The piston and cylinder of the synthesis chamber assembly was machined from PTFE, chosen to provide a good seal against the atmosphere and be resistant to chemical attack by the harsh reagents used during synthesis. A fixed force of 500 N, applied to the synthesis chamber assembly with a stepper motor-driven clamp, sealed the reaction chamber assembly against the electrode array before each experiment.
Synthesis chemistry
A modified DNA Synthesiser (ABI 394 DNA Synthesiser, ABI) delivered all reagents to the synthesis chamber assembly. Delivered volumes of freshly prepared electrolyte (25 mM hydroquinone and 25 mM benzoquinone with 25 mM tetrabutylammonium hexafluorophosphate in anhydrous acetonitrile), phosphoramidite solution (0.1 M with 0.5 M tetrazole activator solution; Cruachem), oxidizing solution (0.1 M iodine in 20% pyridine, 10% water and 70% tetrahydrofuran; Cruachem) and washing solvent (acetonitrile) were individually optimized to completely fill and rinse the reaction chamber cavity and allow sufficient time for complete chemical reaction. The piston was routinely separated 800 μm from the electrode during delivery of all reagents. For nucleotides added using conventional deblocking, 3% dichloroacetic acid in dichloromethane was used in place of the electrolyte solution.
The solid support used for synthesis was a glass chip derivatized with (3-glycidoxypropyl)-trimethoxysilane and a polyethylene glycol linker (27). An initial dimethoxytrityl (DMT)-protected dA residue was then added across the entire support surface to present a DMT group to the first deblocking step.
Preliminary experiments established that, holding all other variables constant, decreasing the voltage at the electrodes, shortening the current application time or increasing the separation between the electrode array and substrate decreased the quantity of acid reaching the substrate. In optimizing the acid exposure for all work described here, we fixed the voltage of the anodes at 1.33 V with respect to the cathodes and maintained a separation distance of 40 μm, while varying only current application time (ranging from 0.5 to 90 s).

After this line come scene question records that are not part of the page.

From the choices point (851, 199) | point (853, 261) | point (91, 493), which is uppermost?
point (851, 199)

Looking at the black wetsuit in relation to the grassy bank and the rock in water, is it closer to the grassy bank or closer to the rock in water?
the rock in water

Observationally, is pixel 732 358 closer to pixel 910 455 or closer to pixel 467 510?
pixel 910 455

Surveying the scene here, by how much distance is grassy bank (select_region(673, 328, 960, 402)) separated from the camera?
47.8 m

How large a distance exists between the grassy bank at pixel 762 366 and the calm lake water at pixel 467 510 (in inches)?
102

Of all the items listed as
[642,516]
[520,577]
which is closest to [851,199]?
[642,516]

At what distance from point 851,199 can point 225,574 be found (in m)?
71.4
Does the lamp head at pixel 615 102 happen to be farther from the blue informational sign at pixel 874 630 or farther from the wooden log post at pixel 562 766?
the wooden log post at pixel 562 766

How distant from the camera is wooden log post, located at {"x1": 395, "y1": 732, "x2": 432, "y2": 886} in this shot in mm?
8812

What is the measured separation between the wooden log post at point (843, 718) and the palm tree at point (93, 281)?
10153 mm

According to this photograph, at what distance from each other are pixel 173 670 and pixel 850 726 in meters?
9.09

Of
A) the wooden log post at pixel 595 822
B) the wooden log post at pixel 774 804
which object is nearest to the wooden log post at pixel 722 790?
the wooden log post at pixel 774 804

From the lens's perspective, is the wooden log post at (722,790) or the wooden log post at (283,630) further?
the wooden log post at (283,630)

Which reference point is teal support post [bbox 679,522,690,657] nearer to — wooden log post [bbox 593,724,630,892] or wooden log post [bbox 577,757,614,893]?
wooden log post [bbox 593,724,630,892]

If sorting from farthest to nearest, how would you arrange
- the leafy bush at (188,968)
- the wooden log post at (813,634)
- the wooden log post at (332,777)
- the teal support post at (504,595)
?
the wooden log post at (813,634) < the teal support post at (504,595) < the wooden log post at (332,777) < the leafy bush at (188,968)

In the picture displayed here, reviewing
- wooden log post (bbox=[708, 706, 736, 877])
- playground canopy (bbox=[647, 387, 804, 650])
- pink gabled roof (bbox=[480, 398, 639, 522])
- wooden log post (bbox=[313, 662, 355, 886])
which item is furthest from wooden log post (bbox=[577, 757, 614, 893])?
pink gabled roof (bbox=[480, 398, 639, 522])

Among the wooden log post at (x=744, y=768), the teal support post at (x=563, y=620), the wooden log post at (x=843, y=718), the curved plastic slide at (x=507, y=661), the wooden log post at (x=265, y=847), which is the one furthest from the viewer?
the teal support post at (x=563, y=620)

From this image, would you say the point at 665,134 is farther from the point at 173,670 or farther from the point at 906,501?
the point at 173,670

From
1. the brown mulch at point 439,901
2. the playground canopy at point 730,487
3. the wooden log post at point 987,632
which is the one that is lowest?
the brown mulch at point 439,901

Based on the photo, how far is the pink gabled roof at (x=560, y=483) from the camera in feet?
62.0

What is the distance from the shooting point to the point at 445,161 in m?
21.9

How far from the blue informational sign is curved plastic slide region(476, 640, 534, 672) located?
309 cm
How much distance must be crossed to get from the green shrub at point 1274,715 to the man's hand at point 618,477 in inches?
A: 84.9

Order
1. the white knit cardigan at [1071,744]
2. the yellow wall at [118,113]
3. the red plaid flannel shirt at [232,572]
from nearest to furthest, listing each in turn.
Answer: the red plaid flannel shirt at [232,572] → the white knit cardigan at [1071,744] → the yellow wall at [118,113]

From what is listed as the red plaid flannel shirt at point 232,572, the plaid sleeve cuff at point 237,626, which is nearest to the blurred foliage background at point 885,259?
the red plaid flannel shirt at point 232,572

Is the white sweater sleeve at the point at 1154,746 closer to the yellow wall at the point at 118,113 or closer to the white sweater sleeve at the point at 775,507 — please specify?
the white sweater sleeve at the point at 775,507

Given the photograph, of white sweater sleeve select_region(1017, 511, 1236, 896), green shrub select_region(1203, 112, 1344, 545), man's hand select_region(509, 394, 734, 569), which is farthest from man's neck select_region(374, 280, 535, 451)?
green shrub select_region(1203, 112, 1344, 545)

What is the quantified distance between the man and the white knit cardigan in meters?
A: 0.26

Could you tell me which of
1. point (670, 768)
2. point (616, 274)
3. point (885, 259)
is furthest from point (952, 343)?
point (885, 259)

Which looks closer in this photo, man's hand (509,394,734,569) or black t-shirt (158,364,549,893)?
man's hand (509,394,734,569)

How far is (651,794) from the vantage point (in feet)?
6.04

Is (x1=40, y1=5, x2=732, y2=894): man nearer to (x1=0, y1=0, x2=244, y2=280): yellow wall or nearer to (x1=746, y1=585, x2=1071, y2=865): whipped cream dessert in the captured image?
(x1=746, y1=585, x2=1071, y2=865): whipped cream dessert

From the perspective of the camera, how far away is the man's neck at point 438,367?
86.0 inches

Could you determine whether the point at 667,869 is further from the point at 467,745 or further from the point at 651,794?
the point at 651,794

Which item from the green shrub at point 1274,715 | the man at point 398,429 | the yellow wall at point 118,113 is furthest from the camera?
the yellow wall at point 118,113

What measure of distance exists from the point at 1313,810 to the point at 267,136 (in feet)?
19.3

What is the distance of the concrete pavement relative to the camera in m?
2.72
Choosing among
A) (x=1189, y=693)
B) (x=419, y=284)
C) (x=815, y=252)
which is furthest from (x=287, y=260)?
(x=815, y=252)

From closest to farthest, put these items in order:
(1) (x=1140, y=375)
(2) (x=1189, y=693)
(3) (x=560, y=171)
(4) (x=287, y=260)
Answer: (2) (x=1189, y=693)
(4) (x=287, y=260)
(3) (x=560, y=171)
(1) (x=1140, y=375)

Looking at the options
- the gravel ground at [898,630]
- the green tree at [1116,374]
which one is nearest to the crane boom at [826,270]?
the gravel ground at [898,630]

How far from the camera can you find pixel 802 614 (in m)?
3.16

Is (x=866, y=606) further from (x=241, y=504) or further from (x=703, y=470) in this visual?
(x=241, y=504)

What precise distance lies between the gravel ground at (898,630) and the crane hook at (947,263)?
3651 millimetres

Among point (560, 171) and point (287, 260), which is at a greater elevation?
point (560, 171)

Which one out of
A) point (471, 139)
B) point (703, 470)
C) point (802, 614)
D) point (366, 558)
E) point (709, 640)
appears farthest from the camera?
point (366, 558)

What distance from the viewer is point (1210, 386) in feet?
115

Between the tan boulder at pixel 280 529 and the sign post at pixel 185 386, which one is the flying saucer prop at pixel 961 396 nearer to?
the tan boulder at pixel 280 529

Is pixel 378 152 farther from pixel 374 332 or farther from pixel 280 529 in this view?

Hybridization to synthesized probes
Probes were deprotected according to the method of Polushin et al. (28) by immersing the entire substrate in a 50% aminoethanol, 50% ethanol solution for 25 min at 60°C. Hybridization targets were 5' labelled with Cy5 (Amersham) and purified by high-pressure liquid chromatography (HPLC). Hybridization reactions were carried out at 25°C in solutions (5 μl) containing 50 pmol/μl target, 0.1% w/v ficoll, 0.1% w/v polyvinylpyrrolidone, 0.1% BSA pentax fraction V, 20 mM Tris–HCl, 50 mM KCl, 10 mM MgCl2 and 1 mM EDTA, in distilled water, (pH 8.3) by introducing the solution between a glass coverslip and the substrate. A brief room temperature wash in hybridization buffer was used to remove any non-specific interactions without significant dissociation of the target. Hybridization to the substrate was analysed by a Leica TCS NT confocal microscope with maximal pinhole aperture, in photon counting mode. As substrate alignment in the microscope focal plane is difficult to achieve, but important to measured readings, each signal was maximized by adjusting the microscope stage before measurement. Because the full range of hybridization signals exceeded the dynamic range of the microscope, each sample was observed with three or more photomultiplier tube (PMT) voltages to ensure measurement of the full signal range of each sample. Images from the confocal microscope were captured in a digital format and quantified using ‘The Image Processing Toolkit’ (Reindeer Software) in Adobe Photoshop 6.0.
RESULTS
Others have made arrays by attaching presynthesized nucleic acids to electrodes (29), and it is possible to make arrays by in situ synthesis on electrodes (30). In these systems, the array of electrodes becomes incorporated into the nucleic acid array. However, oligonucleotides synthesized directly on electrode surfaces may be subject to destructive electrolysis products, and there are advantages to using an electrode array as a printing tool so that one such tool can make many arrays. Our objective was to make a device similar to a printing tool, with addressable, individually controlled, electrodes, so that the same tool could make arrays with different sets of oligonucleotides.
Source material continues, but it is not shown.